One way to scale is to move puppetserver to a separate server(s) each with a smart proxy. However, Foreman itself should be fine handling 2k machines, we know of setups with 10x that number or more. Production.log should provide some further information regarding which calls are taking too long and may give us a hint at what can be done.
One quick thing to check is the size of the fact_value and fact_names tables - if you have some uncommon random facts (e.g. virtual interfaces or storage) they can grow quite large and slow down the whole server. There are settings to ignore certain patterns that cover the common cases, but it’s possible you have some such that we missed. With only puppet facts and 2k hosts, fact_names should be in the order of several hundred rows and fact_values in the order of 1-2M rows at most, if the numbers are much higher than that we could try investigating why.
Another thing to check is the report expiry policy and the number of saved reports. By default we have a cron job that cleans up reports older than a week, perhaps tuning that for shorter retention could also speed things up.

Also, are you running puppet on all machines at the same time? that could also impact performance, the puppet runs should be randomly scattered across the 30 minutes between subsequent runs. You can also consider increasing the time between runs from the default 30 minutes to 1 or 2 hours which will get you an immediate 2x or 4x reduction in load.

Thanks @tbrisker for your valuable inputs, Had a look at the fact_value and fact_names and could find the figures as 1.1 million rows and 194,321 rows respectively. Do you think fact_names count is on the higher side - Does it look like the root cause of this problem ?

There is a strange issue on this machine (that Brijesh is working on also) where I see the following problems:

  1. If I run ‘puppetserver ca list --certname …’ - it will take about a minute or more to lookup the cert, or it will occasionally fail with the following output:
    Fatal error when running action ‘list’
    Error: Failed connecting to https://xxxxxx:8140/puppet-ca/v1/certificate_statuses/any_key
    Root cause: Net::OpenTimeout

  2. On a client machine, if I run ‘puppet agent -t --debug’, each time it is connecting back to the puppet server, it will delay for well over a minute(s) while establishing the connection, and will intermittently fail with the SSL error Brijesh reported initially.
    (i.e. Creating new connection for https://xxxxxxx:8140 - this step hangs for minute(s))
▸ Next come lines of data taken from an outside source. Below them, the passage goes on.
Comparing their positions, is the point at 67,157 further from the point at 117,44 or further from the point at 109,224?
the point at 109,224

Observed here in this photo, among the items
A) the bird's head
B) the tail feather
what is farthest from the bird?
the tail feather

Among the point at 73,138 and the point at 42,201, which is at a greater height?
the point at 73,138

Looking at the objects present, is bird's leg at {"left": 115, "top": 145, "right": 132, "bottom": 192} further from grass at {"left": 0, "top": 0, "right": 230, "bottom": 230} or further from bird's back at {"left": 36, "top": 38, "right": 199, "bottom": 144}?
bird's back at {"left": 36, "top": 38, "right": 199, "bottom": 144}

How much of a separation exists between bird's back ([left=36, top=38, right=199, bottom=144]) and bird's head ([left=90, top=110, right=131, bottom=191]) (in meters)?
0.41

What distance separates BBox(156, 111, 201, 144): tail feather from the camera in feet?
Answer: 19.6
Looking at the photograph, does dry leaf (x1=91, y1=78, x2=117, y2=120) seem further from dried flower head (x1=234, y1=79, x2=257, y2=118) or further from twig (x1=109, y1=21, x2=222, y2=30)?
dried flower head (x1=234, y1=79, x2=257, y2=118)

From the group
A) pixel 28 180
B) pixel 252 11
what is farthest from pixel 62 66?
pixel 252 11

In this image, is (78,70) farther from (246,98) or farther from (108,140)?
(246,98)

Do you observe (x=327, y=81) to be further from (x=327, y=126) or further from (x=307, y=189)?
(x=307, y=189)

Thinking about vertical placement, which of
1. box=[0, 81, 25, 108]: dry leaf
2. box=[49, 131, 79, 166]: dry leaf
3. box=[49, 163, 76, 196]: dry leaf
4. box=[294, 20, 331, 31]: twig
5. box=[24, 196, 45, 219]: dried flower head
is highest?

fact_value size is within reason, but fact_names is certainly way too large. I’m not sure about the root cause yet, but cleaning up that table could certainly help the performance.
As a first step, you can try running foreman-rake facts:clean to try and trim any unused fact names. If that doesn’t lead to a significant reduction, the next step would be to investigate what semi-random fact names are filling up the table and try to add them to the excluded_facts setting.

Does the puppet api load for other queries during this time?

Still seems like a “thundering herd” scenario. I couldn’t fathom one puppet master serving 2000 hosts.

I have 18,000 but use 27 puppet masters behind a load balancer to keep things same and functioning

Specifically I’d track num_free_jrubies and other similar metrics. My guess is queuing of some kind is leading to the http server tipping over, which is why you then get timeouts even on the puppet CA endpoint loading. Thundering herd “might” explain it, but so could a lot of other things. Are your runs for your hosts distributed evenly?